I've been trying to find into on freshwater sumps too, but there's not much out there.
I think I'm going to try a HOB (well really, stand behind the tank, 10" tall sump for a 10" tall tank) using an overflow thingy to get water in the sump and then a regular filter pump to get the water back out into the tank, since I'm not going to be dealing with a huge volume of water.

I've seen some really nice refugium/sumps tanks for cichlid tanks, have you looked at those? That would give you space for more plants and the benefits of a sump...Those salty people do it with their bigger tanks, I've noticed.


----------



## majerah1 (Oct 29, 2010)

I think this will be a neat idea!I see no reason why one couldnt work for a freshwater tank and like you said your fish would get the benefits of plants without you having to worry about a giant mess!


----------



## Gizmo (Dec 6, 2010)

FW sumps are just as versatile and useful as marine sumps. The only issue is that many FW sumps, due to excessive water circulation, actually "gas out" injected CO2 from a system, much like the waterfall from an HOB power filter would do.
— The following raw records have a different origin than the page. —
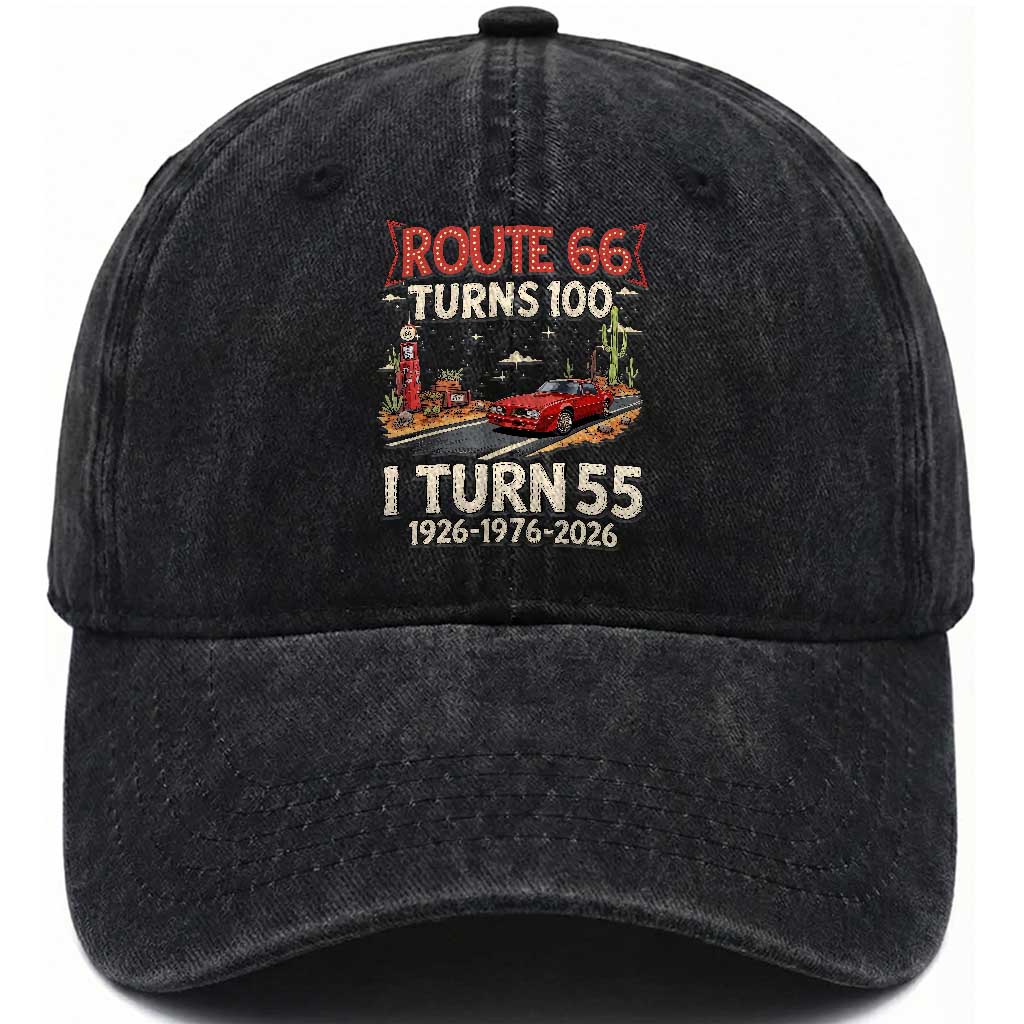 Route Highway 66 Turns 100 I Turn 55 Washed Cotton Baseball Cap Vintage 1971 Road Sign Classic Muscle Car Lover 55th Birthday Gift TS14 Print Your Wear
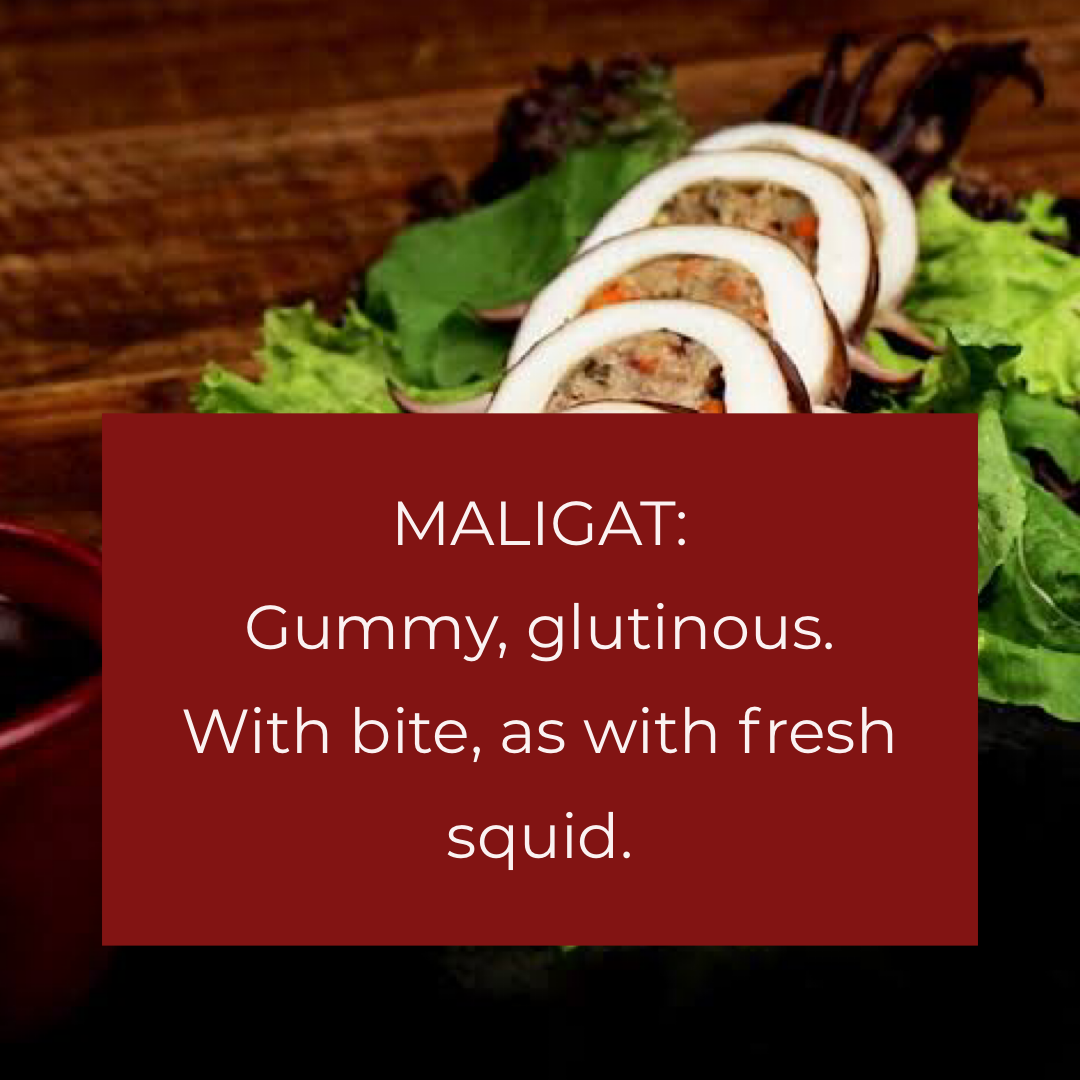 Maligat: Gummy, glutinous or with bite, as with fresh squid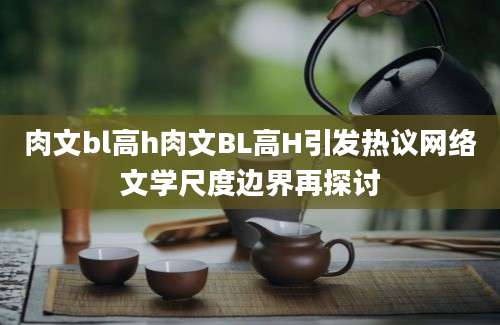 肉文bl高h肉文BL高H引发热议网络文学尺度边界再探讨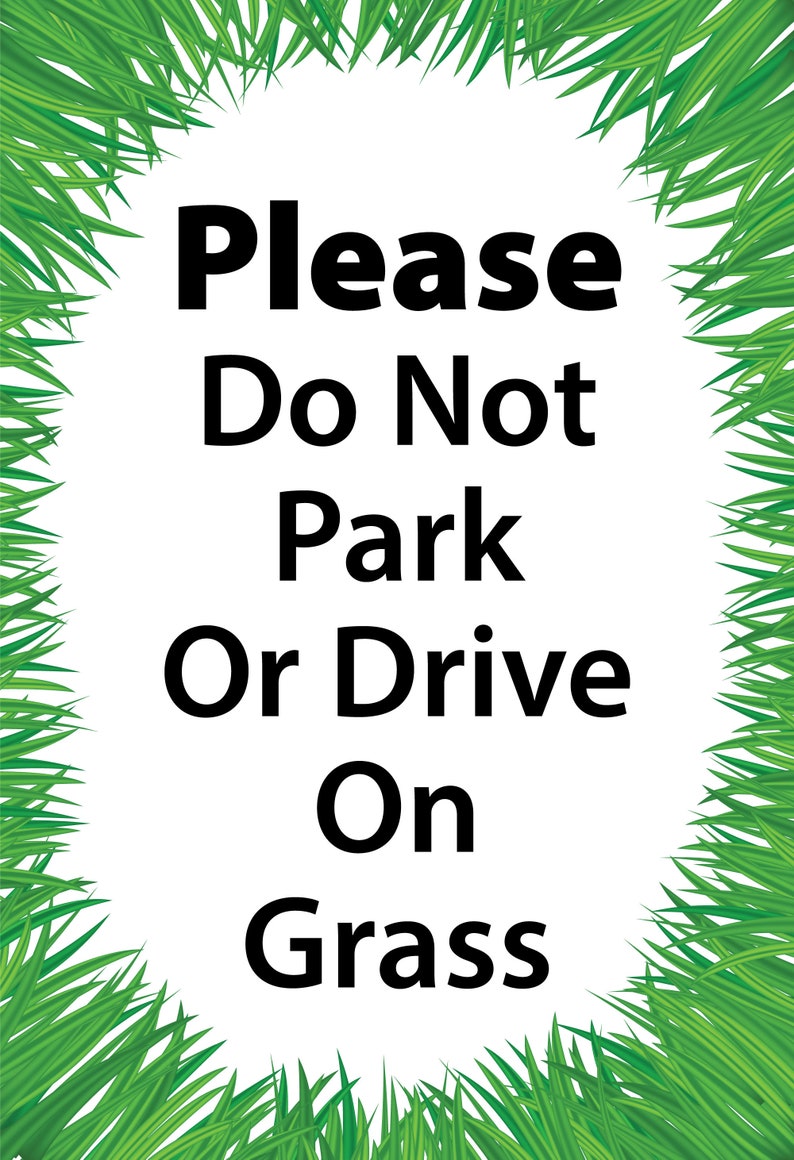 Please Do Not Drive or Park on Grass Yard Sign for Outdoors Etsy
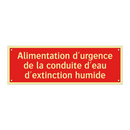 Alimentation d'urgence de la conduite d'eau d'extinction humide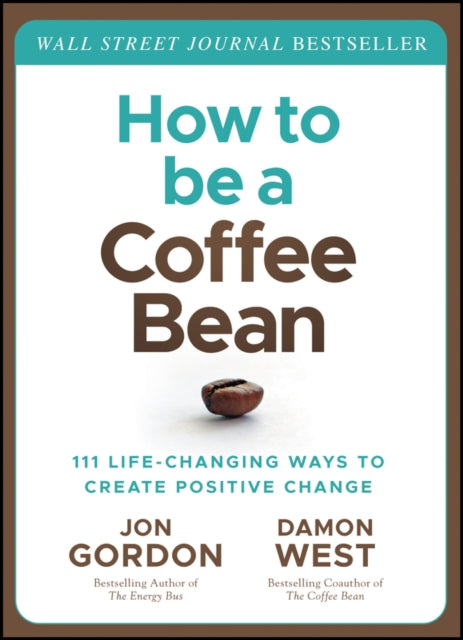 Book cover of: How to be a Coffee Bean. By: Jon Gordon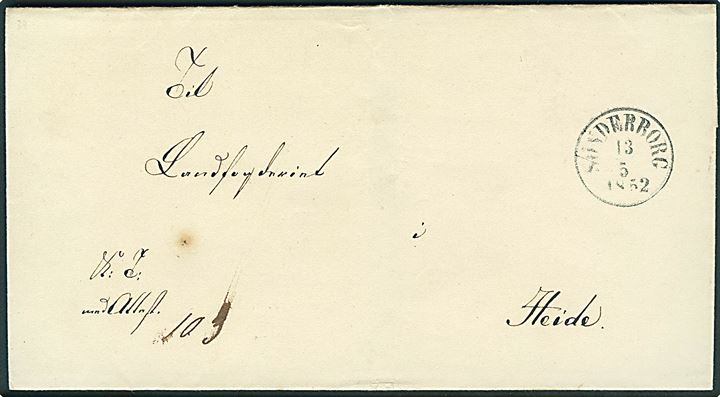 1852. Ufrankeret tjenestebrev mærket K.T.m.Att. og antiqua Sønderborg d. 13-5-1852 til Heide.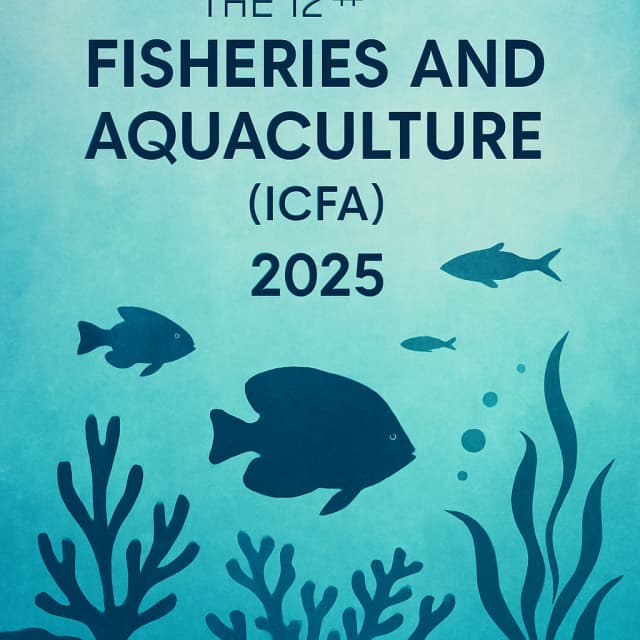 The 12th International Conference on Fisheries and Aquaculture (ICFA) 2025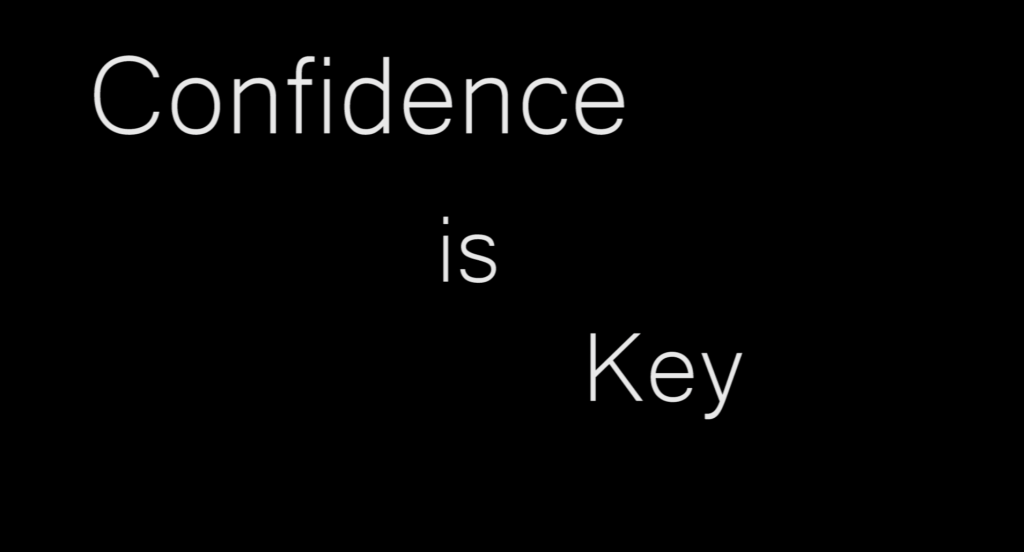 Confidence+Is+Key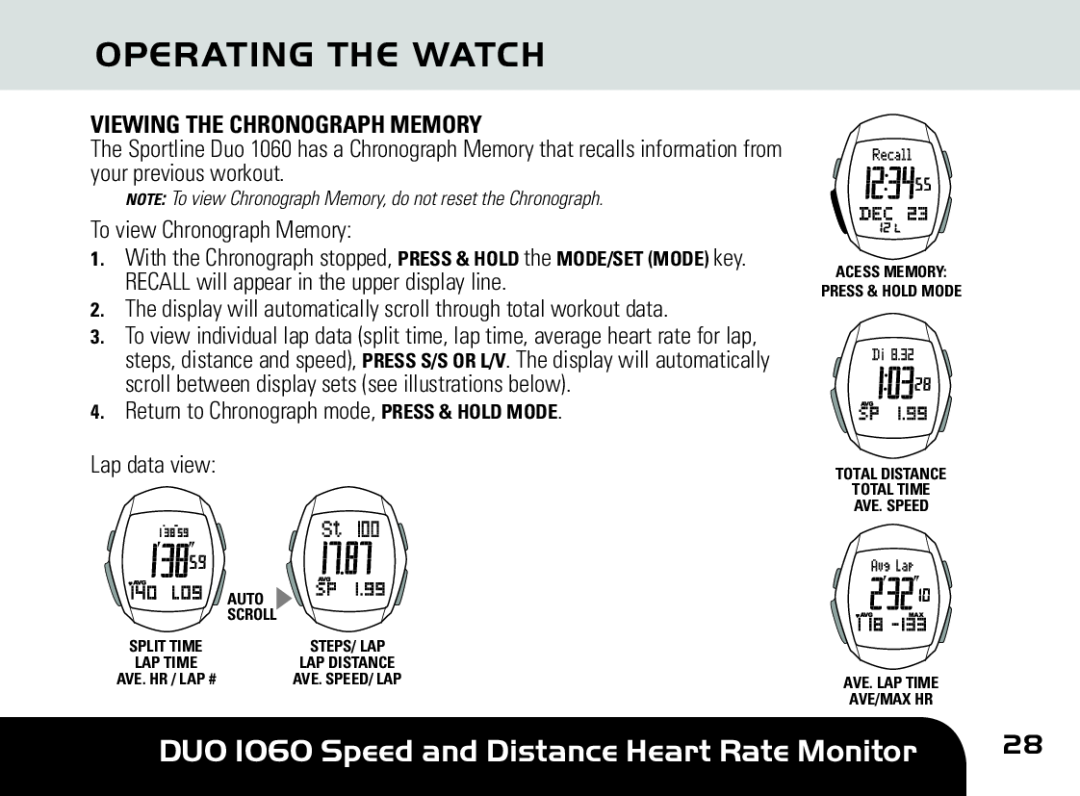 Sportline manual Operating The Watch, DUO 1060 Speed and Distance Heart Rate Monitor, Viewing The Chronograph Memory 
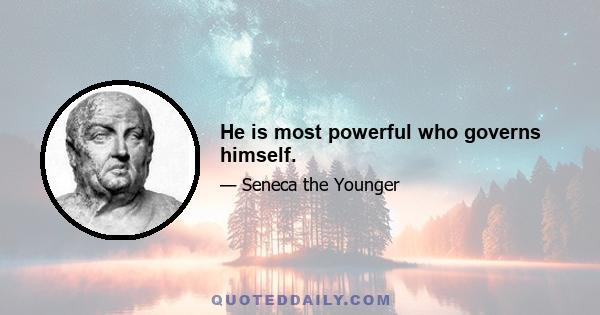 He is most powerful who governs himself.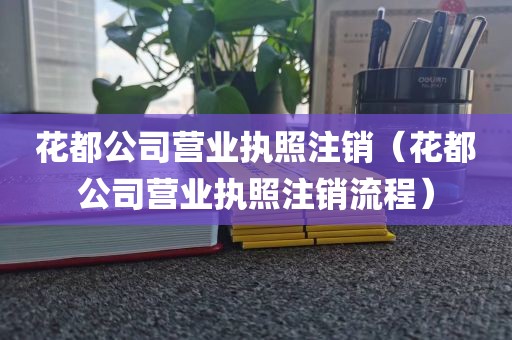花都公司营业执照注销(花都公司营业执照注销流程)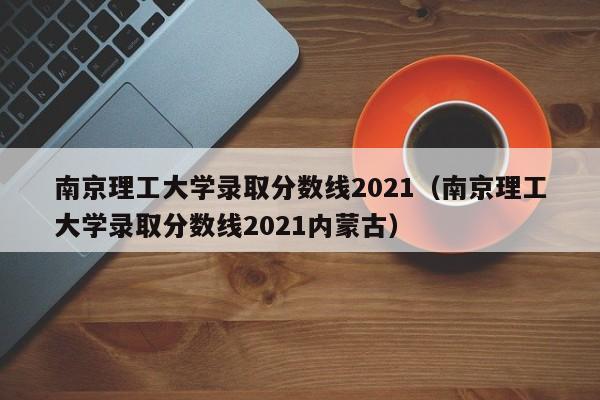 南京理工大学录取分数线2021（南京理工大学录取分数线2021内蒙古）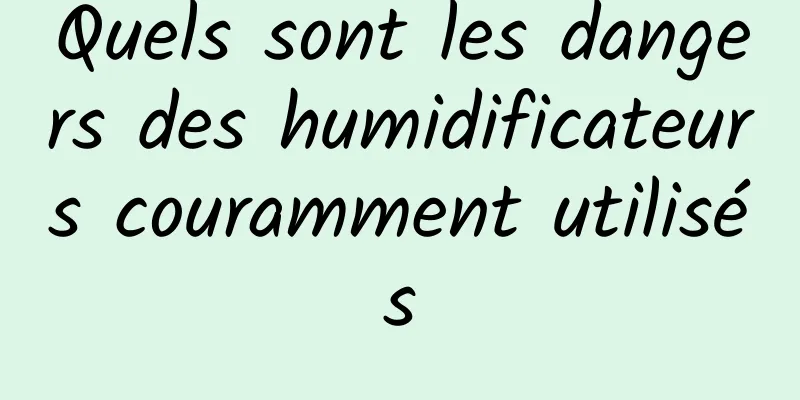 Quels sont les dangers des humidificateurs couramment utilisés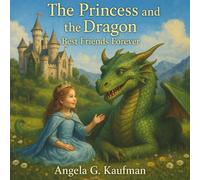 The Princess and the Dragon: Best Friends Forever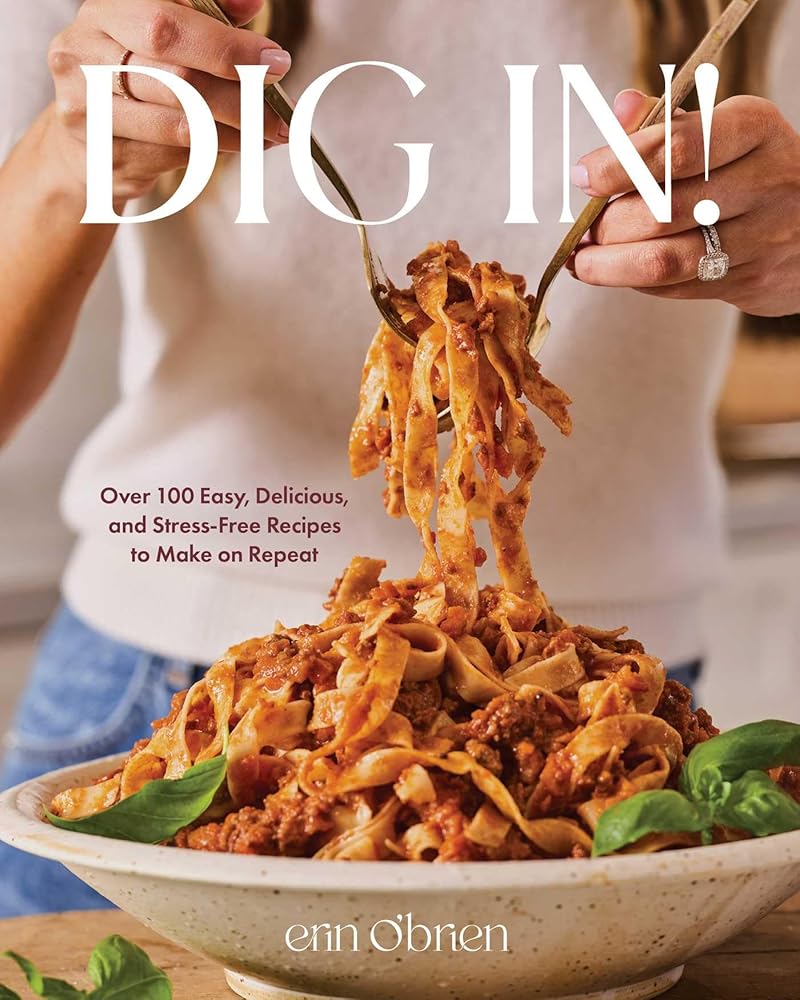 Dig In!: Over 100 Easy, Delicious, and Stress-Free Recipes to Make on Repeat (A Cookbook) cover image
Never heard of an HOB sump until now though. That's pretty sweet, I might have to look into one for my tank(s)


----------



## jrman83 (Jul 9, 2010)

They even make HOB wet/dry filters. I like refugiams. The only thing I never really understood about having that plus a large sump that acts basically as a wet/dry filter.....a wet/dry filter is the most efficiant filter out there. Ammonia and nitrites are eliminated like 65% faster than a standard filter. This to me, is sort of what I have my plants for. In other words, unless the ref is pretty large I don't think it is doing much for a big tank unless it is really heavily planted.


----------



## drunkenbeast (Nov 13, 2011)

it would be about 24" long and 4.5" deep.....its about 5 gals...i think thats plenty of room for a few plants....i think it would be beneficial for any tank obviously not necessary thou


----------



## TypeYourTextHere (Apr 20, 2011)

I am in the process of incorporating a FW sum p into my system. I have been researching them for about a month and have found that wet/dry filters are the way to go. There are dozens of Youtube videos on the subject. Also, look up HOB overflows.


----------



## drunkenbeast (Nov 13, 2011)

Ya im thinking its gonna be a good idea to just add that lil extra. gonna have to build my own thou way to expensive.


----------



## TypeYourTextHere (Apr 20, 2011)

Basically all you need is a tank that is roughly a 20 gallon long for your size tank(minimum). You really need to have a tank that is 25% of your display tank volume and have at least a turn around rate of 3-4x the total volume of the tank. I would suggest making an overflow yourself and if you decide to do a PVC overflow have no less than 1" - 1 1/2" diameter pipe. The DIY PVC overflows cost about $15 - $20 to make. If you need feel free to PM me.


----------